Franck n’a pas encore pénétré Betty. Ils semblent tous deux en avoir très envie à présent. Je ne suis pas contre, mais je ne sais pas comment je vais réagir. Est-ce le fait de devoir préparer le préservatif ? Ils ont finalement renoncé. Betty, toujours avec sa bouche, se met à entraîner Franck vers l’explosion. Elle s’applique si bien (je connais ses capacités dans ce domaine) que Franck se tord, se raidit d’extase en murmurant « c’est divin, divin… ». Betty a les yeux fermés. Elle est hyper concentrée, obnubilée par la perfection savante des caresses de ses mains, de ses lèvres, de sa langue. Franck s’abandonne dans sa bouche. Après avoir tout avalé, Betty vient alors immédiatement m’embrasser et je prends cela pour une grande complicité entre nous. Quelques instants après, elle me fait jouir de la même façon. Franck prend la place du spectateur.

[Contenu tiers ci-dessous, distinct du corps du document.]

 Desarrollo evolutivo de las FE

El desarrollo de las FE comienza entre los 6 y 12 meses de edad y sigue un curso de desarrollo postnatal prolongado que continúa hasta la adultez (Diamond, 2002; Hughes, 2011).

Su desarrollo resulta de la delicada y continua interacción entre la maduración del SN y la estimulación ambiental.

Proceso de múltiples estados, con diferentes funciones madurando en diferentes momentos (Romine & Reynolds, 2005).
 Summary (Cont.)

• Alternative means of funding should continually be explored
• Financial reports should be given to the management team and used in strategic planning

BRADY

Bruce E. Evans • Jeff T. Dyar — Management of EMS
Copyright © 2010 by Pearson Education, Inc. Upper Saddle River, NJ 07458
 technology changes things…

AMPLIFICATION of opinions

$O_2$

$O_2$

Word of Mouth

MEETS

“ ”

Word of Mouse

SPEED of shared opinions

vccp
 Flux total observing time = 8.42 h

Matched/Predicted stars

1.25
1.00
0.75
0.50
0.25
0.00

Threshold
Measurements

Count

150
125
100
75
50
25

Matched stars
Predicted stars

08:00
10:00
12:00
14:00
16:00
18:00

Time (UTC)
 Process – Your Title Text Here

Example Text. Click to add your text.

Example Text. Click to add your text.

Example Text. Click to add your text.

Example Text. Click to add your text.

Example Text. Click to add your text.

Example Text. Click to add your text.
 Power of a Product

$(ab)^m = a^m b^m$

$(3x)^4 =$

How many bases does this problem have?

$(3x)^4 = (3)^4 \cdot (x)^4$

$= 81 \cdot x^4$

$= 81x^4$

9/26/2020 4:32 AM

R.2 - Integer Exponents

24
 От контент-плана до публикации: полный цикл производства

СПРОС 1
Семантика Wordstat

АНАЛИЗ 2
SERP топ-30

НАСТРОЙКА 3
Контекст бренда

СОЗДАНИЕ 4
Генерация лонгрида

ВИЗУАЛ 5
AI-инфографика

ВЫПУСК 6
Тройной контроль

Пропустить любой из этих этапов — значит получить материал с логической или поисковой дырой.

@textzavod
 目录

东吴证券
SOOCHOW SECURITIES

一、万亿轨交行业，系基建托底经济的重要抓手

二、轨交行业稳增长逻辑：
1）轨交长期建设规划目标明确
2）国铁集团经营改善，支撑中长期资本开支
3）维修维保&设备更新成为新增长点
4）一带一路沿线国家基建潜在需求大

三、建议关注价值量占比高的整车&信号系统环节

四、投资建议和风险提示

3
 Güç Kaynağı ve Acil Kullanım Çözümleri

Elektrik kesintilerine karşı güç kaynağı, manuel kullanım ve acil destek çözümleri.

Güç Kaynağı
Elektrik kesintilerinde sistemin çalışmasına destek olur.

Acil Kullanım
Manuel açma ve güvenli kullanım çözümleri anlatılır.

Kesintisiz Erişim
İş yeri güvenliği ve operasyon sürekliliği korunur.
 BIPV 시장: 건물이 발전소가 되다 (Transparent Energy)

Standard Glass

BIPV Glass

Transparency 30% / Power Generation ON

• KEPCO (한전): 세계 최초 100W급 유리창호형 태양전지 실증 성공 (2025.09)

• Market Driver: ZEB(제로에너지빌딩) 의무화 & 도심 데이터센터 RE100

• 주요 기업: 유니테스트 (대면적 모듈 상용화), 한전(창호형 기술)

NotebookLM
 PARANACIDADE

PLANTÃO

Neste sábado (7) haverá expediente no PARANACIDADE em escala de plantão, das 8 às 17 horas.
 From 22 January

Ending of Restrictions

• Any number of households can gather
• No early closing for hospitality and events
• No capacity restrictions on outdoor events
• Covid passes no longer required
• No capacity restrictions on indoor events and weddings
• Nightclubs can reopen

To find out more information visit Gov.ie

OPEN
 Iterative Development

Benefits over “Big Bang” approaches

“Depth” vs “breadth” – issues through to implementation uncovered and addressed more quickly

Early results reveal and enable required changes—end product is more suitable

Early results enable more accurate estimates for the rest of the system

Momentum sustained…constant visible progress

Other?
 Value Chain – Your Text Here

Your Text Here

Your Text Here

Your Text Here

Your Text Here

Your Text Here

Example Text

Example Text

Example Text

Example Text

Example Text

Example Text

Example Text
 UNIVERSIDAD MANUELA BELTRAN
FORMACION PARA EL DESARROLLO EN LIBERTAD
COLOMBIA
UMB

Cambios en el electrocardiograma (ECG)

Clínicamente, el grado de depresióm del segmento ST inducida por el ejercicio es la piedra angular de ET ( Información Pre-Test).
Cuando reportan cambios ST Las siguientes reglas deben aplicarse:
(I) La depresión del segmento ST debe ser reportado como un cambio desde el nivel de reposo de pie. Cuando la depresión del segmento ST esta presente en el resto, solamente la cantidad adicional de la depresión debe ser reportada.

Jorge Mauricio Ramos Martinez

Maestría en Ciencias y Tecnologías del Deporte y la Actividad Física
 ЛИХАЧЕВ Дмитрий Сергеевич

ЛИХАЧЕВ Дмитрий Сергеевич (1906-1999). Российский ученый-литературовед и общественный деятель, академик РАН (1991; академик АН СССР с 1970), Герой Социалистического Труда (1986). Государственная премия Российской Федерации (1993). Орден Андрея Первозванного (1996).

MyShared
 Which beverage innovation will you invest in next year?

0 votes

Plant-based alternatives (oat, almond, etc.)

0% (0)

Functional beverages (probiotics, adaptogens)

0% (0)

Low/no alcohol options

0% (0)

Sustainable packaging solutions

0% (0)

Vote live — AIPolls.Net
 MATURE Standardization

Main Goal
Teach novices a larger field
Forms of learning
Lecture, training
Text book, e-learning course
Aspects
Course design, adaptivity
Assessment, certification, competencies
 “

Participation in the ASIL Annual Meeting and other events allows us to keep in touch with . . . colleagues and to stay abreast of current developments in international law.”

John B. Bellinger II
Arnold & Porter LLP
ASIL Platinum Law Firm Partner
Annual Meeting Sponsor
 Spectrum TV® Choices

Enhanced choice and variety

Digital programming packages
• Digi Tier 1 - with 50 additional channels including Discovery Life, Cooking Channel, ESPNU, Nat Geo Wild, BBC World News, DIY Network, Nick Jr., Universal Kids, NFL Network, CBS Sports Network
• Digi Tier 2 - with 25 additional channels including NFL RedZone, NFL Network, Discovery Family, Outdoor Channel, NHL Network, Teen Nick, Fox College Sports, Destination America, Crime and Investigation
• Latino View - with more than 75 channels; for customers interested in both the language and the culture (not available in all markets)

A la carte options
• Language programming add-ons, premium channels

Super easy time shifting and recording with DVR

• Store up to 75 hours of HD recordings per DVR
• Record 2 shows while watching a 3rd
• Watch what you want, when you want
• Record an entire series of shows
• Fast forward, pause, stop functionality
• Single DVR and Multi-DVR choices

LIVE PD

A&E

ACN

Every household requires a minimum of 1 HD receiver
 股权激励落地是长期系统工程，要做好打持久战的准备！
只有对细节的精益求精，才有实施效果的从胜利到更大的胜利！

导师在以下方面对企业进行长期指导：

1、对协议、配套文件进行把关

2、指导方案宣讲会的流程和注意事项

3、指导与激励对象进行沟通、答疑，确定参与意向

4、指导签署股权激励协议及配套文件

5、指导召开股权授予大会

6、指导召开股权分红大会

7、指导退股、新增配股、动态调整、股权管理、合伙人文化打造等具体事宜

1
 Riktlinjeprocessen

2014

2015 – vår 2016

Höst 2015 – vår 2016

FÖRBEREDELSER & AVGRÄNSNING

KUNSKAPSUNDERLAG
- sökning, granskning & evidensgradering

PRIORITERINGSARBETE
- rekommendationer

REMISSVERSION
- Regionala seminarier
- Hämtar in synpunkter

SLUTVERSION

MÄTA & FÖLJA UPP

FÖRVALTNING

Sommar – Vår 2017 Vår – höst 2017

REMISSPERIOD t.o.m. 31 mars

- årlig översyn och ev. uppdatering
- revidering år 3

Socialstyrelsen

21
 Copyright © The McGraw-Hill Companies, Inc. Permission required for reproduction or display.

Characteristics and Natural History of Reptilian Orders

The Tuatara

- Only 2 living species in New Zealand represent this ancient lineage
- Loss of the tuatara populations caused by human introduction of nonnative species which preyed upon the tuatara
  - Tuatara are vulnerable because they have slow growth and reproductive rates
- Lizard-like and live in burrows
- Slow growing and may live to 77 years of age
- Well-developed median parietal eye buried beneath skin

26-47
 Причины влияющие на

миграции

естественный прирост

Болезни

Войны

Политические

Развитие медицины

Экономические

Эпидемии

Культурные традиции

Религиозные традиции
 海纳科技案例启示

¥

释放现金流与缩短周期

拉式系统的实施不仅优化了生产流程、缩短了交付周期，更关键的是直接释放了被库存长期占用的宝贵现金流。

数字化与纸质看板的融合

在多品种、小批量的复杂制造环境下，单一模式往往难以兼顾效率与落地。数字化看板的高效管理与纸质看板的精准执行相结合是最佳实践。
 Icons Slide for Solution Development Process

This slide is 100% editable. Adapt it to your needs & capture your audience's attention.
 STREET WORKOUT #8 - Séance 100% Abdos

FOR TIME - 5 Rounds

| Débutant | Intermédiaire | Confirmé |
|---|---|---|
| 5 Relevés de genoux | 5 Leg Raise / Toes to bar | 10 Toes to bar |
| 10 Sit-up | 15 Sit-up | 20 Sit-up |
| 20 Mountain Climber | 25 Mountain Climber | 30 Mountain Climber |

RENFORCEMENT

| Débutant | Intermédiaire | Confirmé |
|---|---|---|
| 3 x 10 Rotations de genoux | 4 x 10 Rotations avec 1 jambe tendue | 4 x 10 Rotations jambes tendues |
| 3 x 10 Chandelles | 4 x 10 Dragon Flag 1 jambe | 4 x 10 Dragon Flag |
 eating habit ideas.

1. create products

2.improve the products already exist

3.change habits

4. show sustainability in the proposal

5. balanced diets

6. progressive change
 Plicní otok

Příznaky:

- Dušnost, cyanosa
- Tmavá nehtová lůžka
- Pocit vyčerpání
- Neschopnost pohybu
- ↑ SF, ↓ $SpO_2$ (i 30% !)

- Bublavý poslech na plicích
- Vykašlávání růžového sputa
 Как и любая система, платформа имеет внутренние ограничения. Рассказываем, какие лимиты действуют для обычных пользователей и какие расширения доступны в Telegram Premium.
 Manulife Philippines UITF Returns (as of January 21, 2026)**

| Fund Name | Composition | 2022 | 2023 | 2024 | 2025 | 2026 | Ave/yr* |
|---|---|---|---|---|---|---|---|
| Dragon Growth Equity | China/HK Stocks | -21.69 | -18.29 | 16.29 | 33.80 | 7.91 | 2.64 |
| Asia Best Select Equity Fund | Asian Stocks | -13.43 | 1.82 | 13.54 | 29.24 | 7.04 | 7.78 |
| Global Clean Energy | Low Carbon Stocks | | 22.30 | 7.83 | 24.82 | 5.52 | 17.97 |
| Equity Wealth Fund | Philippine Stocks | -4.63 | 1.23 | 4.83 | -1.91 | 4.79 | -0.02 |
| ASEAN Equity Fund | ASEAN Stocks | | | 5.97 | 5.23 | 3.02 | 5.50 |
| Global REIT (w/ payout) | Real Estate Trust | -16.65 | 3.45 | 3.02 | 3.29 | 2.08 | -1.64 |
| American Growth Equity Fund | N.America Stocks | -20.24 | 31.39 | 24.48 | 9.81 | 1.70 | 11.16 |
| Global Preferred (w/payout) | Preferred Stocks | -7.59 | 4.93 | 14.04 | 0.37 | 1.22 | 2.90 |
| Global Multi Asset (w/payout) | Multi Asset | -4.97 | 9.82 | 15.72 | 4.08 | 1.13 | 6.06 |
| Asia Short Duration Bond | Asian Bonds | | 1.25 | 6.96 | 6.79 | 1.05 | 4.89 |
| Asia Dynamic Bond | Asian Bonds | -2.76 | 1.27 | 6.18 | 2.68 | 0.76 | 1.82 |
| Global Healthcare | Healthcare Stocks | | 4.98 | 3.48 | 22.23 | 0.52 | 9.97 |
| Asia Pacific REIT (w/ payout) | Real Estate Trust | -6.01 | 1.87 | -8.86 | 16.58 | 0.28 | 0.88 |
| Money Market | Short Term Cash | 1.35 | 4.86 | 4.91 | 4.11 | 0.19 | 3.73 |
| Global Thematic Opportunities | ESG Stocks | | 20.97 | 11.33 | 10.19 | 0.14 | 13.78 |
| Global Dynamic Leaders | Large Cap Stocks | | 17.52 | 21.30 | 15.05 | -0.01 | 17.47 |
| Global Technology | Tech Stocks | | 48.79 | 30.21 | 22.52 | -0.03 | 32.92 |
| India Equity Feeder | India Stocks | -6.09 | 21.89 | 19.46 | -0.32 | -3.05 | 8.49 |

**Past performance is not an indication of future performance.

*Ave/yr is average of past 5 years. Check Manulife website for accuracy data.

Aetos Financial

La suite m’a beaucoup moins plu. J’avoue avoir eu du mal à discuter ensuite de tout et de rien avec Franck. Surtout, j’ai eu du mal à accepter ce que j’ai perçu alors comme un début de complicité entre Betty et lui. Après ce qui s’était passé, je devenais simplement jaloux de les entendre parler de photos, musiques… J’avais surtout très envie d’être seul avec Betty pour prolonger ce moment inoubliable. Lorsqu’il est parti, c’est ce que nous avons fait.